#### [WHAT YOU HAVE TO DO]
Starting from the line containing "As evident here, is", write out every remaining line exactly, the last one included.

#### [INPUT]
begin

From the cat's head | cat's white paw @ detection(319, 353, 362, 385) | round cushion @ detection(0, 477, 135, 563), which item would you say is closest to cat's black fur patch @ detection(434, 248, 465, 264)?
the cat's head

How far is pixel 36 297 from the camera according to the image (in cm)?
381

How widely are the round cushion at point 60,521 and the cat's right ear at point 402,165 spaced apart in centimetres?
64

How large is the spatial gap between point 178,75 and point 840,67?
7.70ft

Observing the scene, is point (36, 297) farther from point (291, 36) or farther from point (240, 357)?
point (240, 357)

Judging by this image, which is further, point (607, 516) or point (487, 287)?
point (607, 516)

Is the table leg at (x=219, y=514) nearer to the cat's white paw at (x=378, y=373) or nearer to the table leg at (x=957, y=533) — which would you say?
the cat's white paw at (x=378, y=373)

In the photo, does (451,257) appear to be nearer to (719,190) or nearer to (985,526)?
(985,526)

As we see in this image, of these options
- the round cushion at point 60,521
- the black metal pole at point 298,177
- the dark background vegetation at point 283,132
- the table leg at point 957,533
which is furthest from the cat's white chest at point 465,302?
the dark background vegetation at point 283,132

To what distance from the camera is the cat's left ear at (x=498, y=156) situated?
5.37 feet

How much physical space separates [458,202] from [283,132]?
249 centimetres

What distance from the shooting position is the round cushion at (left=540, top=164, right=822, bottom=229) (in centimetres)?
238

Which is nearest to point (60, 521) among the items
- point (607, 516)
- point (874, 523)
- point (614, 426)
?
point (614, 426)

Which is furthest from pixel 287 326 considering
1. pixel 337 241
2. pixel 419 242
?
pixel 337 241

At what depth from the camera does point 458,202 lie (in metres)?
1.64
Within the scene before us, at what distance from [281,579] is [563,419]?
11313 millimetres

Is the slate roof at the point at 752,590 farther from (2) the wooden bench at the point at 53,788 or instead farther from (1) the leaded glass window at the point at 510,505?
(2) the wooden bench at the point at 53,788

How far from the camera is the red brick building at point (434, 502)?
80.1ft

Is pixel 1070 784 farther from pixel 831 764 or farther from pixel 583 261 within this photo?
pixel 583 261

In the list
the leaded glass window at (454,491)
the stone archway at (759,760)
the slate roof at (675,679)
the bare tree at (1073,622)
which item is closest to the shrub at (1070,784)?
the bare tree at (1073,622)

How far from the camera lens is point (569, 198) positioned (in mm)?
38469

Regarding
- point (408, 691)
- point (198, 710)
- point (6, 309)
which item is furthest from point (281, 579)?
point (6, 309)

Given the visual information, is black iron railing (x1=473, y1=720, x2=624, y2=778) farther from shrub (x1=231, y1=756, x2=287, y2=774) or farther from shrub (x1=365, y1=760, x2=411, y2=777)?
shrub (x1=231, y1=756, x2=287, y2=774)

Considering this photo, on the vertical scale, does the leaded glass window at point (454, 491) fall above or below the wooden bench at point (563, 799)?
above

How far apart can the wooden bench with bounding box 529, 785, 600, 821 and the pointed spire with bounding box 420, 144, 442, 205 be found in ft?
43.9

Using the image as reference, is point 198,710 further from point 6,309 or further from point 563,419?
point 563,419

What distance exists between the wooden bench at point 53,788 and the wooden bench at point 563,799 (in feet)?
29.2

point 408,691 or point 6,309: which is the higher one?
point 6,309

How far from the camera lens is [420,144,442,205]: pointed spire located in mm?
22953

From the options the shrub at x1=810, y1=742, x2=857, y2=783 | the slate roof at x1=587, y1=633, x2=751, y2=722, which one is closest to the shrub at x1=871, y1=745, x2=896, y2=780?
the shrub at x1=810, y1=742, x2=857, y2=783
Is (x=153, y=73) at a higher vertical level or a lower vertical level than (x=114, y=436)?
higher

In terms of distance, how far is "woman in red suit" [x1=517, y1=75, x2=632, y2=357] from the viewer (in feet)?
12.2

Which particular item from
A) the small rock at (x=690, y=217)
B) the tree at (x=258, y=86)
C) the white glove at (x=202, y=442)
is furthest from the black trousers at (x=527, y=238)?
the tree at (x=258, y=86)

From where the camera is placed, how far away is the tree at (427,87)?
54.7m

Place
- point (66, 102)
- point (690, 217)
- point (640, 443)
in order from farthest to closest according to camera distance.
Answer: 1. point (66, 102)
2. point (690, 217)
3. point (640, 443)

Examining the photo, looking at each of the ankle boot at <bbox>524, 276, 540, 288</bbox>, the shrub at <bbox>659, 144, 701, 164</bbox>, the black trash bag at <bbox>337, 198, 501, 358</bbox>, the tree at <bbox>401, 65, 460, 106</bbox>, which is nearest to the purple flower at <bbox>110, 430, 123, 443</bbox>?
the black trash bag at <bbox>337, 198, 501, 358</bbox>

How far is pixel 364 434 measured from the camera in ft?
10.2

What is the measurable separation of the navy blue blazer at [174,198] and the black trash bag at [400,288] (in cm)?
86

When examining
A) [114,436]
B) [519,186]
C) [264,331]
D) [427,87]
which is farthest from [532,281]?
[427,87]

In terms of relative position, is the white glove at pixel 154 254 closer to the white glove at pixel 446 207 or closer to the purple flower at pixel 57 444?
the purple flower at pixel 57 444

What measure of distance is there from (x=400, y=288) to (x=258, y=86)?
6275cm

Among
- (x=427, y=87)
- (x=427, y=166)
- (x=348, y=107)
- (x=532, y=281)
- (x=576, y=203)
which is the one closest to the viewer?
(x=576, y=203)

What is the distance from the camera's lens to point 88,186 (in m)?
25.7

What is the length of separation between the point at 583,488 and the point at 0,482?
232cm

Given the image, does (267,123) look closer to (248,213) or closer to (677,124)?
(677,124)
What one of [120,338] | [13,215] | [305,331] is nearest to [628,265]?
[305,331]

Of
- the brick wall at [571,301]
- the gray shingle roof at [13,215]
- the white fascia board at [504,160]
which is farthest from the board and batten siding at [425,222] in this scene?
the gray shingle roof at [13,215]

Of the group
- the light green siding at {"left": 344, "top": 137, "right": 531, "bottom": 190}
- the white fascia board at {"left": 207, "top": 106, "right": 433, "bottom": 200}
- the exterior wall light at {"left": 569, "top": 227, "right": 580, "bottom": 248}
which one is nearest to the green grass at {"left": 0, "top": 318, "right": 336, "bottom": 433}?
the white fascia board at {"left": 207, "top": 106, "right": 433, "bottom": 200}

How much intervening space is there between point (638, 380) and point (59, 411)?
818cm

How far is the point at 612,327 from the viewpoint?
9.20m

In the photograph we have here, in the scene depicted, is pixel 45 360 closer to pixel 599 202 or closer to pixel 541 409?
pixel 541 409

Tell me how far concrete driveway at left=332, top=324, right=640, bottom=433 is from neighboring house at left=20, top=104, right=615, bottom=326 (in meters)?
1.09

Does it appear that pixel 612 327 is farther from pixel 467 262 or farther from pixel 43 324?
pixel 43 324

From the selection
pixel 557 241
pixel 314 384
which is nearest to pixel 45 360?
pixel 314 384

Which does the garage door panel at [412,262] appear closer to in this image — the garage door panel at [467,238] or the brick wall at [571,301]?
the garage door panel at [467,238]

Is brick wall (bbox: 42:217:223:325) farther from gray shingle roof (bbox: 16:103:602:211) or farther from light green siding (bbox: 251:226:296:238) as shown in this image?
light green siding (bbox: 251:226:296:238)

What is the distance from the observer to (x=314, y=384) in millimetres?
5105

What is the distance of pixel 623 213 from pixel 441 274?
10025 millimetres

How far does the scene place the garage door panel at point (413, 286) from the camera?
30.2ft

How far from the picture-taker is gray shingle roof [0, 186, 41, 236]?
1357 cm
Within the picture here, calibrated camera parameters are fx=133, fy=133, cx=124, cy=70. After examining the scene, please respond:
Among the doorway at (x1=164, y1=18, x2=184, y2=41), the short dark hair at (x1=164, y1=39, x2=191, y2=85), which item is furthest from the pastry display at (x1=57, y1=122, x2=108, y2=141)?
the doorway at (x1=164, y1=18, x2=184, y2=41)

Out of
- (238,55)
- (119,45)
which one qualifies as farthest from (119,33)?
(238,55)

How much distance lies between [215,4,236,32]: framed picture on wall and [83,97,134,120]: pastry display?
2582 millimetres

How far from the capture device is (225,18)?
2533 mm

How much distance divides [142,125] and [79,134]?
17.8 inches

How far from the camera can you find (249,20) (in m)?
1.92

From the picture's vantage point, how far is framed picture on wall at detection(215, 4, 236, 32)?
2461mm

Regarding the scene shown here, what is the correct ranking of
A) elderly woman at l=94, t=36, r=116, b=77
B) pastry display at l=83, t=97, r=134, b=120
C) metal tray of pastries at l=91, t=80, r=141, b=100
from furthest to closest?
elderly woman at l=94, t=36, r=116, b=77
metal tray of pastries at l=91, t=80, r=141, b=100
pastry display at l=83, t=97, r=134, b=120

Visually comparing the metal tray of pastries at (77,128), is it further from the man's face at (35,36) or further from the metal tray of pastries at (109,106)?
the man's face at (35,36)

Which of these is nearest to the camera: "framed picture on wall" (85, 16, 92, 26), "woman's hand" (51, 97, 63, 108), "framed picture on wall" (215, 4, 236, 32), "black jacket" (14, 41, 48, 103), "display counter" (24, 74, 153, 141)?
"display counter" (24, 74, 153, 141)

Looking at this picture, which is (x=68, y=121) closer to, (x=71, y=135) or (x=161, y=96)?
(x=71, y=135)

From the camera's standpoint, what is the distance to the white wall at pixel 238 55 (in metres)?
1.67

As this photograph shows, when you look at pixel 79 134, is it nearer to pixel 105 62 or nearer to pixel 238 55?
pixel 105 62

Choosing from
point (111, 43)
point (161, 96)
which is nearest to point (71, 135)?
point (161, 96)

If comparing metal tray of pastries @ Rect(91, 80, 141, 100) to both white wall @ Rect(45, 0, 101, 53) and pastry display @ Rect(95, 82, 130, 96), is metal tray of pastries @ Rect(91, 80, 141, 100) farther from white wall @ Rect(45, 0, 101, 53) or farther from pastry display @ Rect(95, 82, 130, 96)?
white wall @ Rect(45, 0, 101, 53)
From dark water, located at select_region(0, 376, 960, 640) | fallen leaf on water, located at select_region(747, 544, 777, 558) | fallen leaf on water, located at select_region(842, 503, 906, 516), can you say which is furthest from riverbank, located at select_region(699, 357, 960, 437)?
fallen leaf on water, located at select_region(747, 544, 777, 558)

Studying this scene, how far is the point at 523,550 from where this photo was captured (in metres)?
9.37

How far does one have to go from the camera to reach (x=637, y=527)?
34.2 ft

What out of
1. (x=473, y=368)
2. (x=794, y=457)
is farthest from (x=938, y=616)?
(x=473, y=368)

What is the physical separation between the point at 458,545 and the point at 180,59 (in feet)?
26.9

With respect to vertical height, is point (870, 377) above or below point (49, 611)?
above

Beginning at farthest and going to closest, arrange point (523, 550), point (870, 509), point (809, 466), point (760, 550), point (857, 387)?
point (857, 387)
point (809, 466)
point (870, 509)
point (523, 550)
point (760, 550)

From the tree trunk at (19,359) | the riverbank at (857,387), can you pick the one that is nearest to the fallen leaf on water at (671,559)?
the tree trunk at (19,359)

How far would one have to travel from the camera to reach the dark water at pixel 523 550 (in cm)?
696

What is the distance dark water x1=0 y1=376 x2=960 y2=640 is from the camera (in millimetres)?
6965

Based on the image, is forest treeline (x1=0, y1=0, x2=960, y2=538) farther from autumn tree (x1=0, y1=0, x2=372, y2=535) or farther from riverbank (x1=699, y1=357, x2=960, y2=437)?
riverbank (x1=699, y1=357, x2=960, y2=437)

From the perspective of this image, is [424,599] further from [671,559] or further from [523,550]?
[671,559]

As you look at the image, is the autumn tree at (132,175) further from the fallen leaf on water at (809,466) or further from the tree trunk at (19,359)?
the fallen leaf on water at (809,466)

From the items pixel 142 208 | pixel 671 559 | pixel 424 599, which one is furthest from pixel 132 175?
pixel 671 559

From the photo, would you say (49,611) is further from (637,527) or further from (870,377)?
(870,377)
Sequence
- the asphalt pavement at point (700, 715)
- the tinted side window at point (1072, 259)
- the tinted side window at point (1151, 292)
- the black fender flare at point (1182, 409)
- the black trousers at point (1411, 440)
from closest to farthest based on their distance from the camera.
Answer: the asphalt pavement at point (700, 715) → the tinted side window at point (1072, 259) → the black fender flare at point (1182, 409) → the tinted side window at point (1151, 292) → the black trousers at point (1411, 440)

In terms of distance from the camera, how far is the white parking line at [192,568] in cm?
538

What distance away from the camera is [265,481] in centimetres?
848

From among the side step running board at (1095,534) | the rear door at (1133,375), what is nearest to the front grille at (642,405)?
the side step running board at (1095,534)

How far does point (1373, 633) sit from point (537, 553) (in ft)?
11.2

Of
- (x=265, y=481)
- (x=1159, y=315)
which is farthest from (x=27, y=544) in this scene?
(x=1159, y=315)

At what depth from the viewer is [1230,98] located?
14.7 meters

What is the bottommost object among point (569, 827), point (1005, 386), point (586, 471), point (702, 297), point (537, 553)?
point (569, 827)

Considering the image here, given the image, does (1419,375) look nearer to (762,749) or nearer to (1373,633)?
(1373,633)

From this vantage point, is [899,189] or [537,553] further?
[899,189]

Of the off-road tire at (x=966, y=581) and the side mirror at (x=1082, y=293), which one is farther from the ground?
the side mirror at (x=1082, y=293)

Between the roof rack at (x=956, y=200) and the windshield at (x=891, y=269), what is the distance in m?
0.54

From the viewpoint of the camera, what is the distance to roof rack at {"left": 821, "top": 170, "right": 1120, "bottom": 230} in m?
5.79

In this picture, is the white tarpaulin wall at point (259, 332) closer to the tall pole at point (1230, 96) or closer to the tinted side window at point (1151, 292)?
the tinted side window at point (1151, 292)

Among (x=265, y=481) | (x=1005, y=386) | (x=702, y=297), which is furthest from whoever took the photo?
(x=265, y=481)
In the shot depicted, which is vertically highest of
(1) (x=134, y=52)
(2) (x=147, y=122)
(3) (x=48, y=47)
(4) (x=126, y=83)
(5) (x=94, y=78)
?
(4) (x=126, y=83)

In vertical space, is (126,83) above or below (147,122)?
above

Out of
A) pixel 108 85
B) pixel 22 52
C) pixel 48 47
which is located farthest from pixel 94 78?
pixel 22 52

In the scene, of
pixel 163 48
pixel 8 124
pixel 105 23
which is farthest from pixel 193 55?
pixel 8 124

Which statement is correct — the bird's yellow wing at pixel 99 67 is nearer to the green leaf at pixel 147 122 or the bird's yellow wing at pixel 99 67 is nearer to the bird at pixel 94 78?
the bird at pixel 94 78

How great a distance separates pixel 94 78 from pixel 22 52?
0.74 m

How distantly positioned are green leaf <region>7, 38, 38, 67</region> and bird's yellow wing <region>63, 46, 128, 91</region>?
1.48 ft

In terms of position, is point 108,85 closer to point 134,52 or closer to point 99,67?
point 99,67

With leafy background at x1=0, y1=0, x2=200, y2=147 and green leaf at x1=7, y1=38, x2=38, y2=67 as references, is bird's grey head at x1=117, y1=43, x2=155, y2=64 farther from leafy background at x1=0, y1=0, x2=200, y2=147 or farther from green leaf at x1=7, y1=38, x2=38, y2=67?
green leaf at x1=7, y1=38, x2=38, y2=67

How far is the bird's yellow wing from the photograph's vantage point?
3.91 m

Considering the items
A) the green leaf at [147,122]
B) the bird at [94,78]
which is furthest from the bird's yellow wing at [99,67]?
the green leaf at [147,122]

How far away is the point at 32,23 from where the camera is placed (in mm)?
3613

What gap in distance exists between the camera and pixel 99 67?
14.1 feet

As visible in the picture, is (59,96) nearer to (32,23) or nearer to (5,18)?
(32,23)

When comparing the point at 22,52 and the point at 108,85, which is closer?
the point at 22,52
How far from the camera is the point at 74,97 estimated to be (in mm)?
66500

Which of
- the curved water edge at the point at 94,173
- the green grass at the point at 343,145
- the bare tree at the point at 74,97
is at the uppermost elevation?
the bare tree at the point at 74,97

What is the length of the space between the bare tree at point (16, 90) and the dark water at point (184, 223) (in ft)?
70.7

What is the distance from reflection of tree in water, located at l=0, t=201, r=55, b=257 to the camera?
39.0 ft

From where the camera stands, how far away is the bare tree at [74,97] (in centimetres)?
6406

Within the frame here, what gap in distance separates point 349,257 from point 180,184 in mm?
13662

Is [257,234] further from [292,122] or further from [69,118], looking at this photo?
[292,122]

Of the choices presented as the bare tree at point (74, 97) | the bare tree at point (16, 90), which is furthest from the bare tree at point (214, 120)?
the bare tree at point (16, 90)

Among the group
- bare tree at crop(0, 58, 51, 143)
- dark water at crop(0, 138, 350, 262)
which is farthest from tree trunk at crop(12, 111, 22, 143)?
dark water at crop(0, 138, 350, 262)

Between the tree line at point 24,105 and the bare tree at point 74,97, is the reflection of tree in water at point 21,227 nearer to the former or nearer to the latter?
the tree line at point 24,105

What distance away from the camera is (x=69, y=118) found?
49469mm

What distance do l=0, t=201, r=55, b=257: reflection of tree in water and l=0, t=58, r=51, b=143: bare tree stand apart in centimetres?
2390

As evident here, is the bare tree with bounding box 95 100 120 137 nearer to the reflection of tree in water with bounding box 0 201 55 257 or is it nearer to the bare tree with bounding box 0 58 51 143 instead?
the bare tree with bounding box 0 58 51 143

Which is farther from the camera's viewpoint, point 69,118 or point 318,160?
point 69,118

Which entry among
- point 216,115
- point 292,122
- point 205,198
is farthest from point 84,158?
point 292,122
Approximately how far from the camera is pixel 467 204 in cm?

end

#### [OUTPUT OF THE TASK]
As evident here, is the bare tree with bounding box 95 100 120 137 nearer to the reflection of tree in water with bounding box 0 201 55 257 or is it nearer to the bare tree with bounding box 0 58 51 143 instead?
the bare tree with bounding box 0 58 51 143

Which is farther from the camera's viewpoint, point 69,118 or point 318,160?
point 69,118

Which entry among
- point 216,115
- point 292,122
- point 205,198
is farthest from point 84,158?
point 292,122
Approximately how far from the camera is pixel 467 204 in cm?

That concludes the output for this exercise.